===== Data lines

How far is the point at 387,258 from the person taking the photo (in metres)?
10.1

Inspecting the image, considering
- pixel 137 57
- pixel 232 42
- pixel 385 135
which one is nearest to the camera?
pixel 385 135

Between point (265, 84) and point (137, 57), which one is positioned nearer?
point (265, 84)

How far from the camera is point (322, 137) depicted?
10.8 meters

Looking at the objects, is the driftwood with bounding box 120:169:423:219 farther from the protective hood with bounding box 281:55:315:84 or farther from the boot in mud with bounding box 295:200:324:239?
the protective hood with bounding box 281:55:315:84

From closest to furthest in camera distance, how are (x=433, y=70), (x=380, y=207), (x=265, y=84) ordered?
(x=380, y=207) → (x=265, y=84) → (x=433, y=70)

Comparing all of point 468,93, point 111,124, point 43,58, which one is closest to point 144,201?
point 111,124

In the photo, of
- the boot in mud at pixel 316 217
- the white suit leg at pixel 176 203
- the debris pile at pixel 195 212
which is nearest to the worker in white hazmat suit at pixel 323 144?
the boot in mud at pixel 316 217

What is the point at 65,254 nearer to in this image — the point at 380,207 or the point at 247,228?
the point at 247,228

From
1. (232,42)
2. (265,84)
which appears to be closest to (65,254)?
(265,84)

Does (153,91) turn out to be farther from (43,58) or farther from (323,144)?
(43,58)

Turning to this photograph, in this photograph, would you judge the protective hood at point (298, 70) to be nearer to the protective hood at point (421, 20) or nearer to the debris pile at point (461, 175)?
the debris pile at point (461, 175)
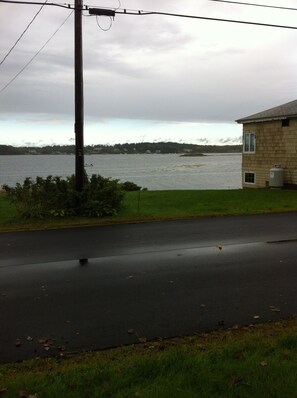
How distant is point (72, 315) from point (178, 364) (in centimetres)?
197

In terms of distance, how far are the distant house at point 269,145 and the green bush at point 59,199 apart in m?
14.5

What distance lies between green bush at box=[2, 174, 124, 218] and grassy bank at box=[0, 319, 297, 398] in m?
10.1

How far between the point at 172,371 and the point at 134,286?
2.90m

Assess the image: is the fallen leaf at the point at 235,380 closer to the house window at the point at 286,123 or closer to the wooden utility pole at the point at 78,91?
the wooden utility pole at the point at 78,91

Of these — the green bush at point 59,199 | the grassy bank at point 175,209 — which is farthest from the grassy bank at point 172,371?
the green bush at point 59,199

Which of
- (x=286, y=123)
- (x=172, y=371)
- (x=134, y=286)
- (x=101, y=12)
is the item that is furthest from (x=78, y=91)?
(x=286, y=123)

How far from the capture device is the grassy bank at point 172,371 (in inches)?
136

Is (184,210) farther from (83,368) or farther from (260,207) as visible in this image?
(83,368)

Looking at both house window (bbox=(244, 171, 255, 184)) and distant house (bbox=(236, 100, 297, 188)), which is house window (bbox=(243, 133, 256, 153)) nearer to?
distant house (bbox=(236, 100, 297, 188))

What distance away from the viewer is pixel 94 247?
383 inches

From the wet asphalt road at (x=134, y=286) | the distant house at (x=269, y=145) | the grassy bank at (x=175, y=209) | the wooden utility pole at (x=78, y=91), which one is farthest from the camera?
the distant house at (x=269, y=145)

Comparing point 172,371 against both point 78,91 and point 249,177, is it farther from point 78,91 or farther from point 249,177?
point 249,177

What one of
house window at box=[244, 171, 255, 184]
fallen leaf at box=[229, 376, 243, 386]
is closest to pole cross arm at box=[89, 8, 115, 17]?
fallen leaf at box=[229, 376, 243, 386]

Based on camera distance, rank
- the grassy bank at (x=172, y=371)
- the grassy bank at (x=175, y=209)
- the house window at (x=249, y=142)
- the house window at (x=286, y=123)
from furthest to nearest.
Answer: the house window at (x=249, y=142)
the house window at (x=286, y=123)
the grassy bank at (x=175, y=209)
the grassy bank at (x=172, y=371)
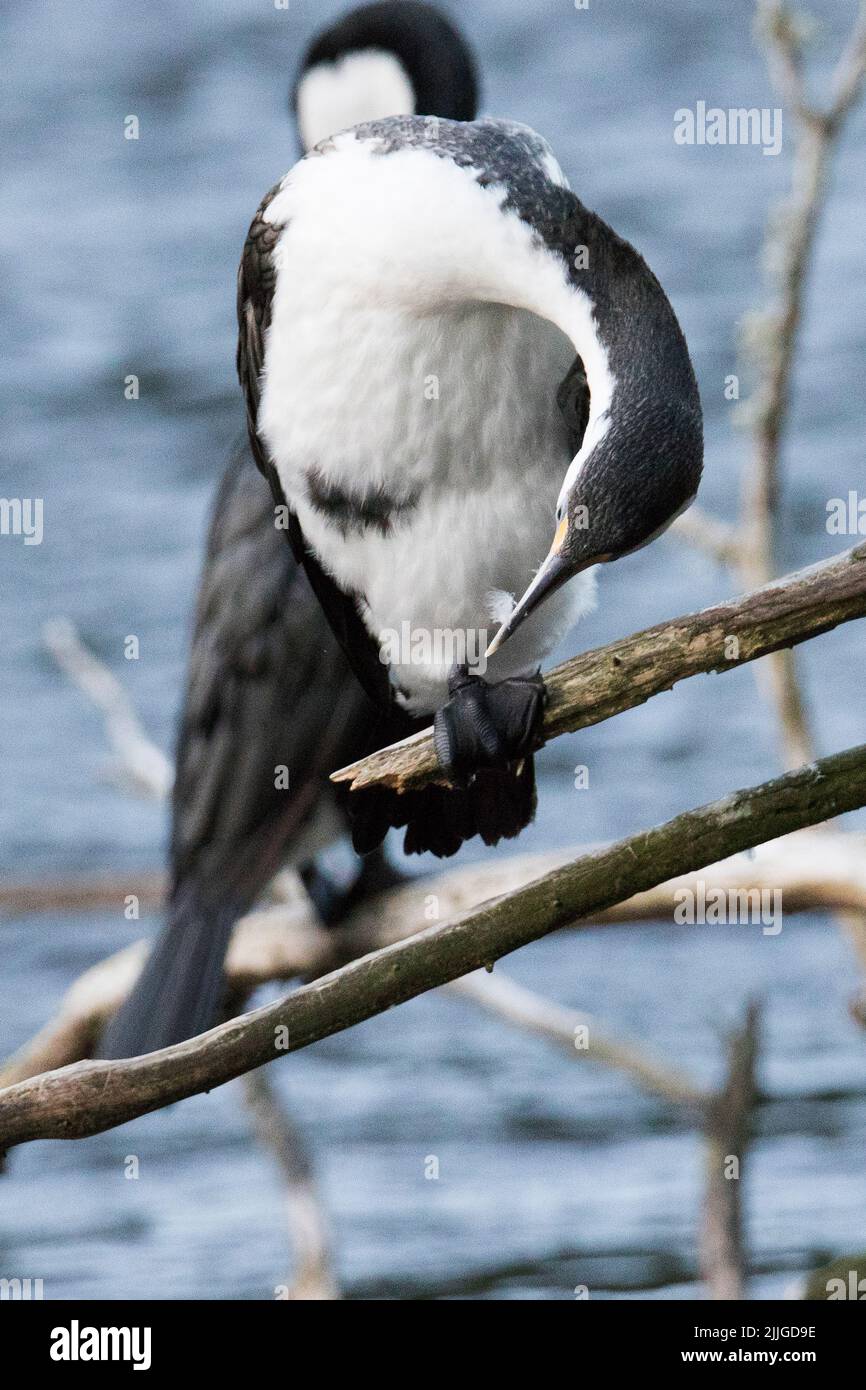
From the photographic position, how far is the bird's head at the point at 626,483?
1893 millimetres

==========

### Task details
Write out the listing word for word, omitting the pictures it holds.

### Answer
How far is the point at 387,258 from the person taking the photo (in metres)?
10.1

Inspecting the image, considering
- pixel 137 57
- pixel 232 42
- pixel 385 135
which one is nearest to the camera?
pixel 385 135

Between point (265, 84) and point (137, 57), which one is positioned nearer?
point (265, 84)

How far from the camera is point (322, 137) depicted?
10.8 meters

Looking at the objects, is the driftwood with bounding box 120:169:423:219 farther from the protective hood with bounding box 281:55:315:84 or farther from the boot in mud with bounding box 295:200:324:239?
the protective hood with bounding box 281:55:315:84

From closest to furthest in camera distance, how are (x=433, y=70), (x=380, y=207), (x=265, y=84) ordered?
(x=380, y=207) → (x=265, y=84) → (x=433, y=70)

Comparing all of point 468,93, point 111,124, point 43,58, which one is closest to point 144,201?
point 111,124

In the photo, of
- the boot in mud at pixel 316 217
- the white suit leg at pixel 176 203
- the debris pile at pixel 195 212
which is nearest to the worker in white hazmat suit at pixel 323 144?
the boot in mud at pixel 316 217

What is the point at 65,254 nearer to in this image — the point at 380,207 or the point at 247,228?
the point at 247,228

From
1. (232,42)
2. (265,84)
which appears to be closest to (65,254)?
(265,84)

Does (153,91) turn out to be farther from (43,58) or farther from (323,144)?
(43,58)

Turning to this photograph, in this photograph, would you judge the protective hood at point (298, 70) to be nearer to the protective hood at point (421, 20) or nearer to the debris pile at point (461, 175)?
the debris pile at point (461, 175)
How distant is point (72, 315) from point (178, 364) (in centimetres)?
197

In terms of distance, how far are the distant house at point 269,145 and the green bush at point 59,199 apart in m?
14.5

What distance lies between green bush at box=[2, 174, 124, 218] and grassy bank at box=[0, 319, 297, 398] in m?
10.1

How far between the point at 172,371 and the point at 134,286?
2.90m

Assess the image: is the fallen leaf at the point at 235,380 closer to the house window at the point at 286,123 or closer to the wooden utility pole at the point at 78,91?
the wooden utility pole at the point at 78,91

Of these — the green bush at point 59,199 | the grassy bank at point 175,209 — which is farthest from the grassy bank at point 172,371?
the green bush at point 59,199

Which of
- (x=286, y=123)
- (x=172, y=371)
- (x=134, y=286)
- (x=101, y=12)
is the item that is furthest from (x=78, y=91)?
(x=286, y=123)

How far from the capture device is the grassy bank at point 172,371 (in inches)?
136

Is (184,210) farther from (83,368) or farther from (260,207) as visible in this image?
(83,368)

Looking at both house window (bbox=(244, 171, 255, 184)) and distant house (bbox=(236, 100, 297, 188)), which is house window (bbox=(243, 133, 256, 153)) nearer to?
distant house (bbox=(236, 100, 297, 188))

What distance away from the viewer is pixel 94 247?
383 inches

From the wet asphalt road at (x=134, y=286) | the distant house at (x=269, y=145) | the grassy bank at (x=175, y=209) | the wooden utility pole at (x=78, y=91), which one is farthest from the camera?
the distant house at (x=269, y=145)

Comparing point 172,371 against both point 78,91 and point 249,177, is it farther from point 78,91 or farther from point 249,177?
point 249,177

What one of
house window at box=[244, 171, 255, 184]
fallen leaf at box=[229, 376, 243, 386]
is closest to pole cross arm at box=[89, 8, 115, 17]?
fallen leaf at box=[229, 376, 243, 386]

Based on camera distance, rank
- the grassy bank at (x=172, y=371)
- the grassy bank at (x=175, y=209)
- the house window at (x=249, y=142)
- the house window at (x=286, y=123)
from furthest to nearest.
Answer: the house window at (x=249, y=142)
the house window at (x=286, y=123)
the grassy bank at (x=175, y=209)
the grassy bank at (x=172, y=371)
From the photographic position, how far is the bird's head at the point at 626,483?
1893 millimetres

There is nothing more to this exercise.